Spark 1.5 to Incorporate ‘Tungsten’ Upgrades
A preview release of the Apache Spark open source in-memory processing framework incorporates major performance upgrades, according to Databricks Inc., the big data processing company founded by Spark’s creators.
Databricks said Aug. 18 is expects to release Apache Spark 1.5 in a “few weeks,” adding the preview release would allow the Spark community to conduct quality assurance testing.
Databricks said Spark 1.5 would focus on “under-the-hood changes to improve Spark’s performance, usability and operational stability.” Included in the latest release is the first phase of “Project Tungsten,” described as a new execution backend for DataFrames/SQL. The DataFrames API was introduced in February to expand big data processing to a wider audience.
Project Tungsten is touted as the largest change to Spark’s execution engine since the project’s inception and is designed to bring Spark closer to bare metal by improving memory and processing efficiency for Spark applications.

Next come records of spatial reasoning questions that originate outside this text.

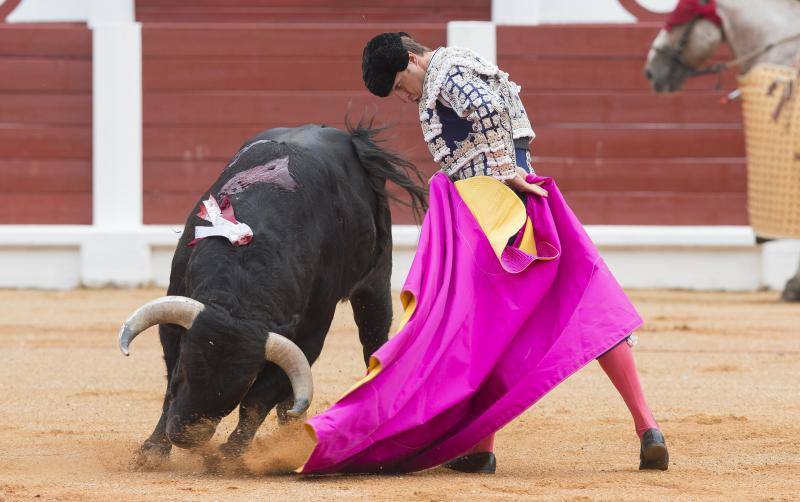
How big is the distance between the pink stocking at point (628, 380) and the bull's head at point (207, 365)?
64 cm

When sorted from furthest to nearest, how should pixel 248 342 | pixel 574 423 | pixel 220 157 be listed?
pixel 220 157
pixel 574 423
pixel 248 342

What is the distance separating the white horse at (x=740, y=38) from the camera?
7.67 meters

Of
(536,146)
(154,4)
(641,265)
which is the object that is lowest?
(641,265)

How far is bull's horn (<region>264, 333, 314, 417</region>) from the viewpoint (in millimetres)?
3025

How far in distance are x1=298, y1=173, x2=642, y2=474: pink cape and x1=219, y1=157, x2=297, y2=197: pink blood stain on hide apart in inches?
18.7

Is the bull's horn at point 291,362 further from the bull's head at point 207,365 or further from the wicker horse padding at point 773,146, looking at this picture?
the wicker horse padding at point 773,146

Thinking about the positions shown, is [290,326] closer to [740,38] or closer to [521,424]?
[521,424]

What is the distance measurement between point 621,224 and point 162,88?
2.90m

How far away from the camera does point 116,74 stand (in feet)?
28.9

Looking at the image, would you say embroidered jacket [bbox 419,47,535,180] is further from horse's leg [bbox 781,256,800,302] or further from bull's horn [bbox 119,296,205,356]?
horse's leg [bbox 781,256,800,302]

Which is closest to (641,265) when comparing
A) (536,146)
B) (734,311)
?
(536,146)

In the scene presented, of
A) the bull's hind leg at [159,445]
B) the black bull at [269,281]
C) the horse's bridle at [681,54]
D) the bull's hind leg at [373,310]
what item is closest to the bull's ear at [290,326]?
the black bull at [269,281]

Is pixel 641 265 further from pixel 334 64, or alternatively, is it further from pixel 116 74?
pixel 116 74

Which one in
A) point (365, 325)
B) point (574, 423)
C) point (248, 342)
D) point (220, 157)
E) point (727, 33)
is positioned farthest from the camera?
point (220, 157)
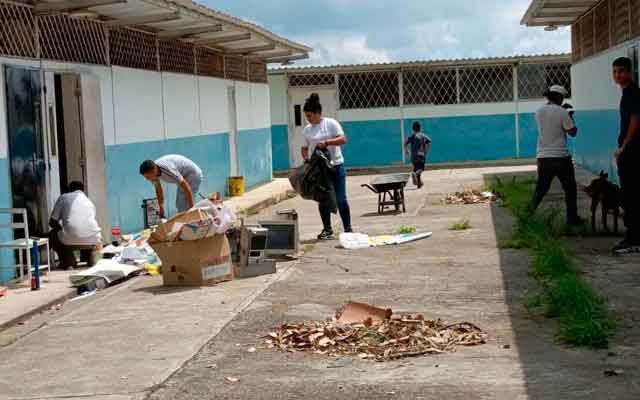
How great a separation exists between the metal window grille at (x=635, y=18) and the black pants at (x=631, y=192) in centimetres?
552

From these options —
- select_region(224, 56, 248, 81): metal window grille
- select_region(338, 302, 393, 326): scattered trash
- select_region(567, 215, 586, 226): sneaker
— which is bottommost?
select_region(338, 302, 393, 326): scattered trash

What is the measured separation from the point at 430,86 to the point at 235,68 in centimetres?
1009

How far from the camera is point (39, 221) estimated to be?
42.4 feet

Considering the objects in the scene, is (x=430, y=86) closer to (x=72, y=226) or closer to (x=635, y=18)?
(x=635, y=18)

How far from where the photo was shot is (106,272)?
1153 cm

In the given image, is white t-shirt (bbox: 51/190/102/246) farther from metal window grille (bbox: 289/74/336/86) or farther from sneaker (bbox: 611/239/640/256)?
metal window grille (bbox: 289/74/336/86)

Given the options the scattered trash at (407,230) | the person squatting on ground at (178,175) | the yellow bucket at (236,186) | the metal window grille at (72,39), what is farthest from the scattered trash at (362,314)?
the yellow bucket at (236,186)

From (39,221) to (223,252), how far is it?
122 inches

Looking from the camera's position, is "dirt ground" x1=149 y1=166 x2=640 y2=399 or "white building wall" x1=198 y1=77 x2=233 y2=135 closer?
"dirt ground" x1=149 y1=166 x2=640 y2=399

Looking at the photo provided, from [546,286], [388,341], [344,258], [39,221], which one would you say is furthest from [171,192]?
[388,341]

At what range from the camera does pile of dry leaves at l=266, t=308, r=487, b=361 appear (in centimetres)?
747

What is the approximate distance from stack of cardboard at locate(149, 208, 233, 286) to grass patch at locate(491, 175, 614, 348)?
9.52 feet

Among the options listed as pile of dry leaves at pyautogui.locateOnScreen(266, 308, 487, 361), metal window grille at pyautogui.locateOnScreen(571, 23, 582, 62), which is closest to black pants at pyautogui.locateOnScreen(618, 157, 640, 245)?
pile of dry leaves at pyautogui.locateOnScreen(266, 308, 487, 361)

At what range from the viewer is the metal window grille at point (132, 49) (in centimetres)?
1577
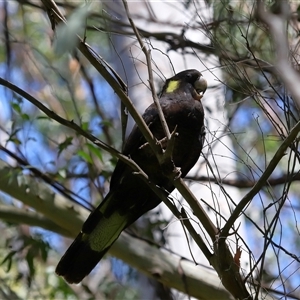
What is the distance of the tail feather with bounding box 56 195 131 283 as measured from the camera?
7.33 feet

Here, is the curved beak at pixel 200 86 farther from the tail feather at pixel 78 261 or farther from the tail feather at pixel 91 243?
the tail feather at pixel 78 261

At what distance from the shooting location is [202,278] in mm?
2326

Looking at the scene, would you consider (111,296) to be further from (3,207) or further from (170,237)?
(3,207)

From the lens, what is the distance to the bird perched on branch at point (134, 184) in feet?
7.29

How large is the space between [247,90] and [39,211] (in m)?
1.06

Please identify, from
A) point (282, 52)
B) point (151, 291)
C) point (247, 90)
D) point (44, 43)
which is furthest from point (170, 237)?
point (44, 43)

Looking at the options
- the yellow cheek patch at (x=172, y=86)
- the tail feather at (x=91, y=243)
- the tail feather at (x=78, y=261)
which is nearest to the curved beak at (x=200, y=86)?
the yellow cheek patch at (x=172, y=86)

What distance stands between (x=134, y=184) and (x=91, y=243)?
10.7 inches

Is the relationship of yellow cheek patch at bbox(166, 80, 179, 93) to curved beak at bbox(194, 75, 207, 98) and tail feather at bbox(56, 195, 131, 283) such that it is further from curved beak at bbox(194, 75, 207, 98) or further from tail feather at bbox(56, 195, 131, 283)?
tail feather at bbox(56, 195, 131, 283)

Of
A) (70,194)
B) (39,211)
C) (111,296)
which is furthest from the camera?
(111,296)

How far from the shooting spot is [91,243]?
2.28m

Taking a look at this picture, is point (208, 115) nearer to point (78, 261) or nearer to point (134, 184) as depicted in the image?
point (134, 184)

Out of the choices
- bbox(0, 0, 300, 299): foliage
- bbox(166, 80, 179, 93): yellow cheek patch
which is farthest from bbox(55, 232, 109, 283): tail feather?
bbox(166, 80, 179, 93): yellow cheek patch

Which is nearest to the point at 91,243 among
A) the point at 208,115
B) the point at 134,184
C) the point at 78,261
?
the point at 78,261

“Through code generation and cache-aware algorithms, Project Tungsten improves the runtime performance with out-of-the-box configurations,” Databricks engineers noted in a recent blog post. “Through explicit memory management and external operations, the new backend also mitigates the inefficiency in [Java virtual machine] garbage collection and improves robustness in large-scale workloads.”
Databricks also provided a performance comparison between Spark 1.4 and the latest version that implements Project Tungsten. The comparison shows “out-of-the-box” performance with no configuration changes for an aggregation query totaling 16 million records and 1 million composite keys. Runtime for an aggregation query on Spark 1.5 appears to be nearly four times faster on the new version, according to the performance comparison.
Another new feature dubbed “back pressure for Spark Streaming” is touted as allowing dynamic control of data ingestion rates ” to adapt to unpredictable variations in processing load,” Databricks said. “This allows streaming applications to be more robust against bursty workloads and downstream delays.”
Other new features in Spark 1.5 include new machine learning algorithms, a “sequential pattern mining” capability, improved R language support and upgrades for reporting memory usage.
San Francisco-based Databricks said Spark 1.5.0 would be released for testing on a “ready-to-go” cluster. Since multiple versions are supported, Spark 1.5 “canary clusters,” or the push of code changes, would be able to run with existing Spark production clusters, the company noted.
Databricks estimates that more than 220 open source developers from over 80 organizations contributed to the latest Spark release.
A Spark overview and a progress report on Apache Spark 1.5 can be found here.
The pace of Spark development is accelerating. Spark 1.4 was released in June, incorporating support for R notebooks and SparkR, the Databricks hosted service.
Spark got another boost in June when IBM announced it would integrate Spark software into the “core” of its analytics and commerce platforms. It also began offering Apache Spark as a service on its Bluemix cloud application development platform.